Basilica di Santa Maria Gloriosa dei Frari

A year after the death of St. Francis, in 1227, some of his most faithful follwers came to Venice, where they lived on alms and passed the days working in the vestibules of the churches, particularly those of St. Lawrence and St. Silvester. The government gave them an old abandoned Benedictine monastery dedicated to the Virgin Mary to live in which was situated on the borders of the two parishes of “S.Tomà” (St. Thomas) and “S. Stin” (St. Stephen the Confessor). The fathers expanded the the convent at various times with the help of the faithful, and after 1250 they built a magnificent church called St. Mary the Glorious (later called the “Frari” from a corruption of Frati due to the numerous religious community that it housed) to a design by Nicolò da Pisa. It seems to have been rebuilt into its present form in the 15th century, and it is certain that it was consecrated in 1492 by Pietro di Trani, the Bishop of Telesino.
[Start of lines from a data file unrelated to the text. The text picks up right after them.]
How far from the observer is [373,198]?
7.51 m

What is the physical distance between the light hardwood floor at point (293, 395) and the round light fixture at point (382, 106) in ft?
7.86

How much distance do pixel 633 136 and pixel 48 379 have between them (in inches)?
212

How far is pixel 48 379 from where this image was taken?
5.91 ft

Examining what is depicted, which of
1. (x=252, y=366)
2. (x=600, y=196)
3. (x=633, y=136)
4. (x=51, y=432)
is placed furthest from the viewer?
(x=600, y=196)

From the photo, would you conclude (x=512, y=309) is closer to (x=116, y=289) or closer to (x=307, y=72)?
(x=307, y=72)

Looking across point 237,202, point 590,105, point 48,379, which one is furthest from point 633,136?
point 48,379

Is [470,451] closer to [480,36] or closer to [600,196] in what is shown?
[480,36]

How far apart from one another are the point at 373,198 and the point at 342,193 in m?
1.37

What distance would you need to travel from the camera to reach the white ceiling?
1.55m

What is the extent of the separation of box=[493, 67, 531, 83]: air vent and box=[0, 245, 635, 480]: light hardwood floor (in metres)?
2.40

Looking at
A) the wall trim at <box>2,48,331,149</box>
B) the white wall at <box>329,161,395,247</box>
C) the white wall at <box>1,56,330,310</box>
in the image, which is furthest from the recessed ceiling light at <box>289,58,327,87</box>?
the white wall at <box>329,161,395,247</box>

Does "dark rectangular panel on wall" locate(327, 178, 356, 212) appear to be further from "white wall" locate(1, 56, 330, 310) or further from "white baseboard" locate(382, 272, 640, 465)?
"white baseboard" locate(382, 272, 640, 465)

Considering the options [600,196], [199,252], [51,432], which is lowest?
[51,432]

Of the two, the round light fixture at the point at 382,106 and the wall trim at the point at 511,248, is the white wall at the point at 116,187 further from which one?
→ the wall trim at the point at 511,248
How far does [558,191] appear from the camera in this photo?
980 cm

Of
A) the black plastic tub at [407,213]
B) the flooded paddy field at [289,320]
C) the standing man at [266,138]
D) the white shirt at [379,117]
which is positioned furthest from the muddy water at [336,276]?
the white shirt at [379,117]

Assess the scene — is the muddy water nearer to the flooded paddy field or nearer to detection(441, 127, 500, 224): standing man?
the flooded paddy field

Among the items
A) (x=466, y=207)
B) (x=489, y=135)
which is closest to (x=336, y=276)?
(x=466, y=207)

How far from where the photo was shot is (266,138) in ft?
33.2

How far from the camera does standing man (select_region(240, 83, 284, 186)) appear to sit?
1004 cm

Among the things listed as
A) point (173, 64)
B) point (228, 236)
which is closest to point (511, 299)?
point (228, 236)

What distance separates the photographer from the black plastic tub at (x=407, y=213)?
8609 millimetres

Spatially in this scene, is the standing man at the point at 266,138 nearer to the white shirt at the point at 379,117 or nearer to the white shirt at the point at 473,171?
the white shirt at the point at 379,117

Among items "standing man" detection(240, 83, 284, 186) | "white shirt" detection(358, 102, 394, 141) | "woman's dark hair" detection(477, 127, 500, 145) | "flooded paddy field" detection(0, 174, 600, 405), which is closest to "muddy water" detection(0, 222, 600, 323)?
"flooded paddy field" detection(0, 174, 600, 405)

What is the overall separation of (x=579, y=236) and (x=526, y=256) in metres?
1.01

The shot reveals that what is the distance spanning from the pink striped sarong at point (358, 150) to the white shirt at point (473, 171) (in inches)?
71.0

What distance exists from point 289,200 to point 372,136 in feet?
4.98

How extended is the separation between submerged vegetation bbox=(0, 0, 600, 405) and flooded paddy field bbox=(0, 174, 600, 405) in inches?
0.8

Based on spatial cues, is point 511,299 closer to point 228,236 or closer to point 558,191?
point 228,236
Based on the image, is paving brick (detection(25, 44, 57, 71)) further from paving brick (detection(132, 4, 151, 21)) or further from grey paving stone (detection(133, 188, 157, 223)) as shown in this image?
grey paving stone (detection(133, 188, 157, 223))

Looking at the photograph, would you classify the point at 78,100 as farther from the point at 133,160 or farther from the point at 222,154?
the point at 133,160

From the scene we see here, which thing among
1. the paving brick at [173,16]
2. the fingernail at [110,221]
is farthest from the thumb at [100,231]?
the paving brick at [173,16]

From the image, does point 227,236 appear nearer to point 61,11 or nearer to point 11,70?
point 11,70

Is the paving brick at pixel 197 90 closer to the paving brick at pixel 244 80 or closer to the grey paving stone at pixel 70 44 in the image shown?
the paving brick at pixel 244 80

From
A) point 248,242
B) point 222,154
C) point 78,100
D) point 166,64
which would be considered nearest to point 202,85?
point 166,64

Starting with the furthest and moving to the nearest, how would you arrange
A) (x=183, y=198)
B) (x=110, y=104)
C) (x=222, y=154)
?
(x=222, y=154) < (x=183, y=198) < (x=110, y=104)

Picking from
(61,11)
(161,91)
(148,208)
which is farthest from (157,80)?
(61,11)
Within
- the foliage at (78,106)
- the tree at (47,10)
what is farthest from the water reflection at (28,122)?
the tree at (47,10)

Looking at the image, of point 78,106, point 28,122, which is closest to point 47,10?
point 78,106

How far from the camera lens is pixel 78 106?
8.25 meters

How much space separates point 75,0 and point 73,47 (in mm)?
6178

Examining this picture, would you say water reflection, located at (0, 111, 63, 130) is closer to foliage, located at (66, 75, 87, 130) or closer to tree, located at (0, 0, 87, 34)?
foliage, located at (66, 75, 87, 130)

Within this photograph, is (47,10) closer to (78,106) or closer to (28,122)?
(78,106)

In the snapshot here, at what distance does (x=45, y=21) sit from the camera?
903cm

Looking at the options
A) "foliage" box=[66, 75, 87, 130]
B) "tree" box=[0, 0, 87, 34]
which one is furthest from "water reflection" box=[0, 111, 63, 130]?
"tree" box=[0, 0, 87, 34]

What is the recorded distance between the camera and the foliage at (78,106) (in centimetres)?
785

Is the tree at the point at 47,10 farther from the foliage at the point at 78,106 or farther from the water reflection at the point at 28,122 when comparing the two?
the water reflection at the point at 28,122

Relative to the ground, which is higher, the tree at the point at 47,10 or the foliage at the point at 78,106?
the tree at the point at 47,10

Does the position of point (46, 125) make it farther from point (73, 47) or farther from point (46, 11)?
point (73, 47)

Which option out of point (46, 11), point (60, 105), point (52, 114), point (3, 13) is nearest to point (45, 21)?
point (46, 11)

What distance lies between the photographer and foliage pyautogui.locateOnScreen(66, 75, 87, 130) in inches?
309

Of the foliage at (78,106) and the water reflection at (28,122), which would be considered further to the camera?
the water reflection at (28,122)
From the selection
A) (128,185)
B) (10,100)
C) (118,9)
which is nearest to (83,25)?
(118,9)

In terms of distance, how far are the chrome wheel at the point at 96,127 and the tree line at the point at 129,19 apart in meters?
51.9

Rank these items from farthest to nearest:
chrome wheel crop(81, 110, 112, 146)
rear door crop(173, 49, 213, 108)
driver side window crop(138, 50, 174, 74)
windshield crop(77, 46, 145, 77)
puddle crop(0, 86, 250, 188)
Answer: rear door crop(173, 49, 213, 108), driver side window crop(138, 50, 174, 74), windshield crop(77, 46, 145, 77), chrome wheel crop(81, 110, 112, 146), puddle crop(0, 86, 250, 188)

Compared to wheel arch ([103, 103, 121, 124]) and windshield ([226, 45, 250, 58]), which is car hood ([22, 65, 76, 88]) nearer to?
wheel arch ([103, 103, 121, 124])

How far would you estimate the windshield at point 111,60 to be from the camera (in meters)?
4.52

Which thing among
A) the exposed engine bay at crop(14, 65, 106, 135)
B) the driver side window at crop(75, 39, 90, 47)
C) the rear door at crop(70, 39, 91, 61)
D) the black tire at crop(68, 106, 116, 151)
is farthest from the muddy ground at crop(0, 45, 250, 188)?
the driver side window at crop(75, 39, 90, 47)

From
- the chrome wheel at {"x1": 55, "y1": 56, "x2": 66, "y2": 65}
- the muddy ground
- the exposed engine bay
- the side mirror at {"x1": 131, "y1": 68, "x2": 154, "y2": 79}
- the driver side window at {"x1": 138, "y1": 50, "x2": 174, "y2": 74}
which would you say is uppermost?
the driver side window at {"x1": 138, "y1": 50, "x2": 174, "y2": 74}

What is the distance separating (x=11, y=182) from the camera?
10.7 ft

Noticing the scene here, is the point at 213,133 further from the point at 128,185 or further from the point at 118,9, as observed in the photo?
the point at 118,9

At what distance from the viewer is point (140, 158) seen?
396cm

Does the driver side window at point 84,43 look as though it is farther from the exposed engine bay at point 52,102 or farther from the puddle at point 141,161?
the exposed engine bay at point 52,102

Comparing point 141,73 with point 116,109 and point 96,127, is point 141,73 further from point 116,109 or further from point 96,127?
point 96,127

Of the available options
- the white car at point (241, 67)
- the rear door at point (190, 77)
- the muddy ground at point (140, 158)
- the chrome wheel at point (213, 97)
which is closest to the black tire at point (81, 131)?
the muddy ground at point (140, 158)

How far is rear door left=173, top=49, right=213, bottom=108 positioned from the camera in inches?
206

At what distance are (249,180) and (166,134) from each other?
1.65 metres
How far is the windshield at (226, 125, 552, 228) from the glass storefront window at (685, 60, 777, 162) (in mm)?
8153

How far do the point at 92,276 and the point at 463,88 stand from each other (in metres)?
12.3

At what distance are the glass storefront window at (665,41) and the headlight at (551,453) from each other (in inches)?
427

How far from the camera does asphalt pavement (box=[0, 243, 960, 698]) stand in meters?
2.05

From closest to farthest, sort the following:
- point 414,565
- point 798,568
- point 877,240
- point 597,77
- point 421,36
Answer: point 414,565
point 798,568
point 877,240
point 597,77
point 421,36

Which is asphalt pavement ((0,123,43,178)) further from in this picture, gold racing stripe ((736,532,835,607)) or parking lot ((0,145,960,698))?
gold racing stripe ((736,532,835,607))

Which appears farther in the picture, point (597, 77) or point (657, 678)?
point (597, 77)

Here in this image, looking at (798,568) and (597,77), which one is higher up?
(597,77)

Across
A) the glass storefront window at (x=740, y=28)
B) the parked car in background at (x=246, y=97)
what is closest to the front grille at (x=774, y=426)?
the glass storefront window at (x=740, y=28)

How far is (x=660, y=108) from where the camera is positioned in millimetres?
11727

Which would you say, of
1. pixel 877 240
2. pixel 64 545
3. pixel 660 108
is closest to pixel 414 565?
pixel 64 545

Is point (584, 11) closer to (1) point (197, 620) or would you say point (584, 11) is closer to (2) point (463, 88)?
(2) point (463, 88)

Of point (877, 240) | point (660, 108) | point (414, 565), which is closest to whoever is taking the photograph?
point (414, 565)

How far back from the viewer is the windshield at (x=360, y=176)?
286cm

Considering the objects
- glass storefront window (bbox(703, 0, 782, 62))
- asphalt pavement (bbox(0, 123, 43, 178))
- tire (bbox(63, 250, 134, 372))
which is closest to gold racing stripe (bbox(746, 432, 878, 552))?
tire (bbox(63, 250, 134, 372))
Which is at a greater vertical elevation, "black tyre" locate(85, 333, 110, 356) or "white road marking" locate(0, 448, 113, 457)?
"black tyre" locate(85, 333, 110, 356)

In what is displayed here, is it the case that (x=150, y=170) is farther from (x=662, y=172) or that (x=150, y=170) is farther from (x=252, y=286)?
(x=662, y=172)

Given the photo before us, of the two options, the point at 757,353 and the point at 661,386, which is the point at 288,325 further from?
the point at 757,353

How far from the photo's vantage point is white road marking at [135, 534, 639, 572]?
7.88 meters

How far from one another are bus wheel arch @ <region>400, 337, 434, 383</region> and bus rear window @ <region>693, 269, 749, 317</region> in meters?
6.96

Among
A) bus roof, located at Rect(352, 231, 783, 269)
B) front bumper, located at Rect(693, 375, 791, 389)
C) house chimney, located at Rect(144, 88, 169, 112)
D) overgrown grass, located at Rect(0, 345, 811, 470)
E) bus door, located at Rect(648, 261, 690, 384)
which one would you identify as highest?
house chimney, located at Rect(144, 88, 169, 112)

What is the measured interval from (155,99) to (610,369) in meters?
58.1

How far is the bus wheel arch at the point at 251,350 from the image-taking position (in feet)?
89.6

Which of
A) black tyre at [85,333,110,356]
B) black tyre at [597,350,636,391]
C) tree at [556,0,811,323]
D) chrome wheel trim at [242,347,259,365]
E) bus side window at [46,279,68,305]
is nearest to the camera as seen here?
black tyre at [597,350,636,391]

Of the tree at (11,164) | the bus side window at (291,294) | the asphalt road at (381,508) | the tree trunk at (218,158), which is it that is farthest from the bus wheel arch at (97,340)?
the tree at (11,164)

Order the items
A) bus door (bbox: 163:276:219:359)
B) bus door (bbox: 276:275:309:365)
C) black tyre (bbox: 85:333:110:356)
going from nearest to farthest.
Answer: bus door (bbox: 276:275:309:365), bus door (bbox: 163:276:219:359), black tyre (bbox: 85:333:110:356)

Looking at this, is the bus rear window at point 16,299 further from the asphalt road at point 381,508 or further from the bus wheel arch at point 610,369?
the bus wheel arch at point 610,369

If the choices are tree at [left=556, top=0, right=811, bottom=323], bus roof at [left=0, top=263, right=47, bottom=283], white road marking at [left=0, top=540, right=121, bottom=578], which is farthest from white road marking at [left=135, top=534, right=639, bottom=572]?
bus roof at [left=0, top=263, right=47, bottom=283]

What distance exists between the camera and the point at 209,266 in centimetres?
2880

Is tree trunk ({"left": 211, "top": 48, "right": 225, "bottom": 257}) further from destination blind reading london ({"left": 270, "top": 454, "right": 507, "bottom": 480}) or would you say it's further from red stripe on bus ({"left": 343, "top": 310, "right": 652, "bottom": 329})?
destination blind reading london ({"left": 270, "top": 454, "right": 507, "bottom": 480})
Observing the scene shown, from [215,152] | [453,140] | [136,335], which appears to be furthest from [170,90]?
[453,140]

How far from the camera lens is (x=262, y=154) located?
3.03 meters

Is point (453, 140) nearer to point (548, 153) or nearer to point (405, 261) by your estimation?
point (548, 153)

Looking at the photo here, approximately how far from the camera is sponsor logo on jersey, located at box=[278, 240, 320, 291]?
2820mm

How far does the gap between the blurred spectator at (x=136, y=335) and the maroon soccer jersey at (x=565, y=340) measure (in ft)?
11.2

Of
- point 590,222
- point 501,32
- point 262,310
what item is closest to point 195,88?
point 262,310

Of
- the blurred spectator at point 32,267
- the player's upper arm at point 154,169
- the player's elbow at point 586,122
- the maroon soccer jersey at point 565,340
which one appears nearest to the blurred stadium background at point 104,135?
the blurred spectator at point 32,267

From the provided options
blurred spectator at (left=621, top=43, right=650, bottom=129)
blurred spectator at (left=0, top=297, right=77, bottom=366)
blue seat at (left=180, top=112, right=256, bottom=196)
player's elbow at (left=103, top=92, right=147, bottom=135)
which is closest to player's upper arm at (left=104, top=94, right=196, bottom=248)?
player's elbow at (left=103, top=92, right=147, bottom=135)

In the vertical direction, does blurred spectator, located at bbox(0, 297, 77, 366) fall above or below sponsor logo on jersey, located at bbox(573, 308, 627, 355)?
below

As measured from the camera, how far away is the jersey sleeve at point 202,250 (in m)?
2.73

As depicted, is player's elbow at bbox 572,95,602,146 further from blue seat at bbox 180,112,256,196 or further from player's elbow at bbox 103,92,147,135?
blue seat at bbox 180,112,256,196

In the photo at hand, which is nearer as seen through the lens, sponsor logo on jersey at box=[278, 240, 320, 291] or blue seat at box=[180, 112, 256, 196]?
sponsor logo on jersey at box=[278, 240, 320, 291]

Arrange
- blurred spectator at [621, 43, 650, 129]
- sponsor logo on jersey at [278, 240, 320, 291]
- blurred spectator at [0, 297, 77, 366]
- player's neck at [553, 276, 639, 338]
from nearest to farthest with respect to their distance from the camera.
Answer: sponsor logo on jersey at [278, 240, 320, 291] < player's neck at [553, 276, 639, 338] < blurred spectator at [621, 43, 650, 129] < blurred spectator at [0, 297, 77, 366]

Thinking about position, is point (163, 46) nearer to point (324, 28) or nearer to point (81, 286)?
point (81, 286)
The Bell Tower was begun in 1361 by Jacopo Celega and was finished in 1396 by his son Pietro Paolo. The convent is vast, and was renovated after the fire of 1369, in which perished the blessed Carissimo da Chioggia; later it was decorated with two cloisters, one by Palladio, the other by Sansovino. Many notable men came from there, among them Francesco Dalla Rovere, who became Pope Sixtus IV, and Felice Peretti, later Sixtus V. In the 14th century it was also home to the Court of the Inquisition. At the time of the suppression of the religious orders, the Church of St. Mary the Glorious of the “Frari” became the seat of a parish which was made up of the surrounding parishes of St. Thomas and St. Stephen the Confessor, then suppressed, and in 1815 the convent, along with the convent and church of S. Nicolò della Lattuga and the School of St. Anthony, was converted into the Archive, which is still in use today.